This award is for the development of techniques for tracking multiple fluorescing particles simultaneously in a confocal microscope. The project will initially develop algorithms for tracking single fluorescent particles in vitro and inside living cells. Techniques from modern systems and control theory, including limited communication control and optimal estimation, will be built upon to enable tracking of multiple particles simultaneously. The capabilities to be introduced by this project will enable the study of communication between cells, processes inside living cells, and the dynamics of individual molecules and of molecular interactions.
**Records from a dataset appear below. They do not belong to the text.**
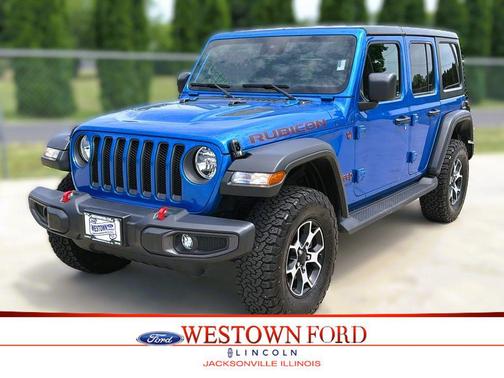 2022 Jeep Wrangler Unlimited Rubicon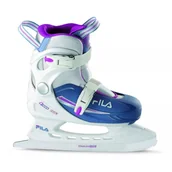 Łyżwy - Łyżwy dziecięce FILA J-One G HR białe rozmiar: 26-30 10417225350 - miniaturka - grafika 1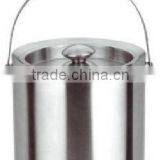 Stainless Steel Portable Insulated Ice Pail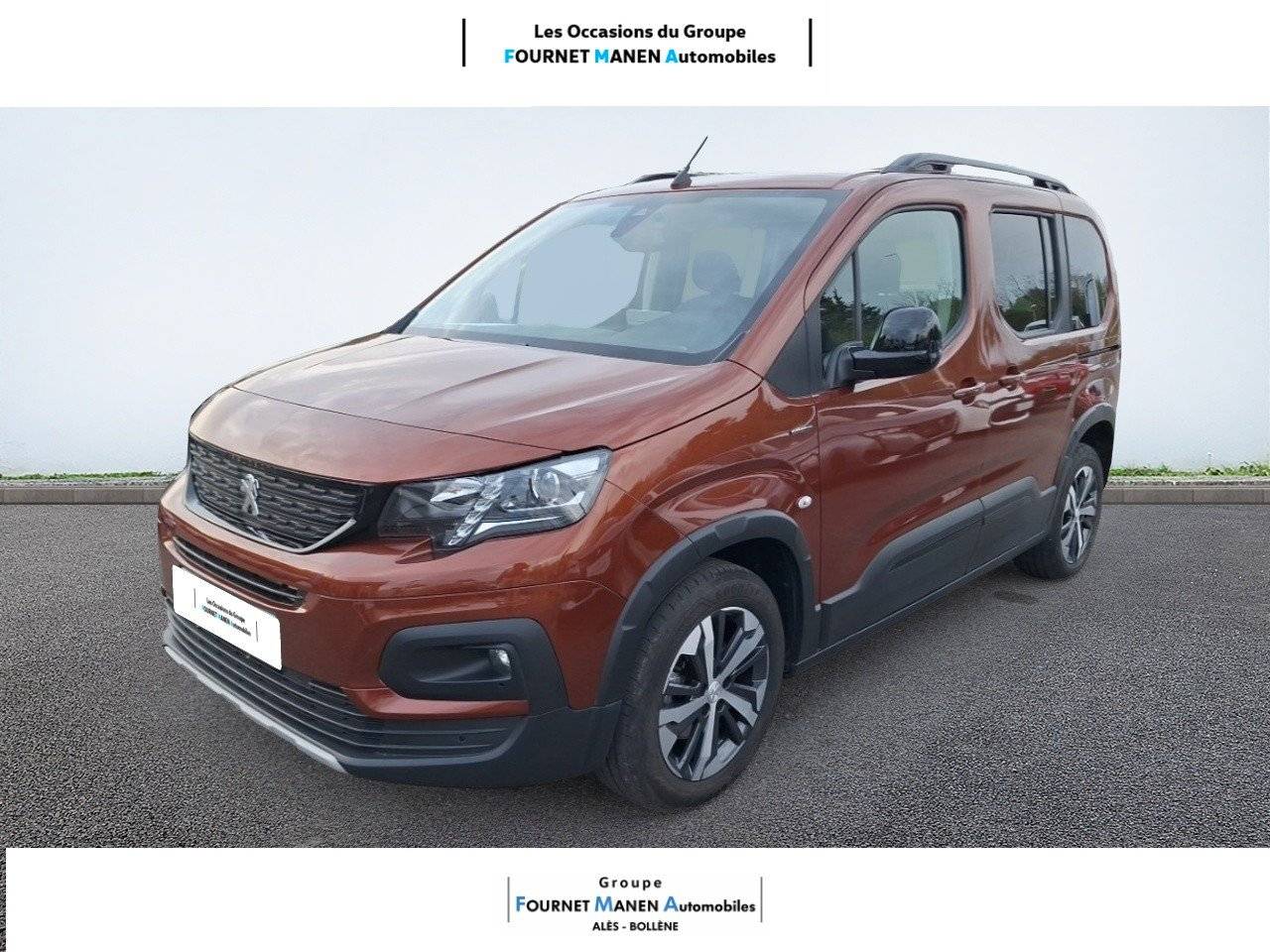 Image de l'annonce principale - Peugeot Rifter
The ability to obtain three-dimensional trajectory information at fine temporal resolution is a vital component for developing a deeper understanding of many processes in molecular biology. The project is multi-disciplinary with both theoretical and experimental components. In addition to support for a female graduate student, modules for a pre-university outreach program will be developed and utilized in a university program targeting academically at-risk students in the 7th and 8th grades. Taking advantage of the large number of biotechnology companies in the greater Boston area, a new freshman level course will be developed for exploring emerging areas of science and technology.
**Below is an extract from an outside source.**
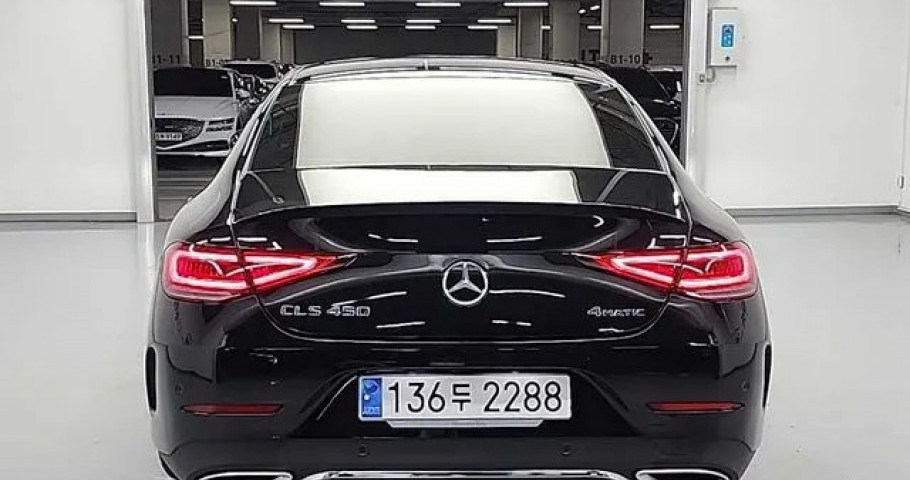 Mercedes-Benz Cls-Class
In this project, we created a novel algorithm for position estimation of a sub-diffraction limit sized single fluorescent particle. The algorithm is orders of magnitude faster than previous approaches with only a slight degradation in accuracy. It has been shown through both simulation and experiment to work well, even with only a few measurements and in the presence of large noise and has been analyzed from a theoretical point of view, giving it a firm mathematical foundation. We then built upon this algorithm to create a tracking method to follow single fluorescent particles moving in three dimensions using a confocal microscope. The algorithm has been demonstrated through experiments with quantum dots freely diffusing in three dimensions. The maximum diffusion rate tracked to date is on the order of 0.1 microns squared per second with the speed currently limited by the actuator hardware. The algorithm has also been extended to follow multiple particles simultaneously. These techniques significantly bring the benefits of the confocal modality (good signal-to-noise ratio, high sensitivity, 3-D sectioning, and more) to the ability to follow single particles for long periods of time and over large distances. They will therefore enhance our ability to study single molecules and understand their dynamics and their interactions with other particles and features. These tools should find application in studies in molecular and cellular biology. The biological research in this project also spurred research into the time optimal control of dynamic systems. This work provided a new and efficient method for the time optimal control problem. We have already applied it to scanning problems in atomic force microscopy and expect that the work will find broad application.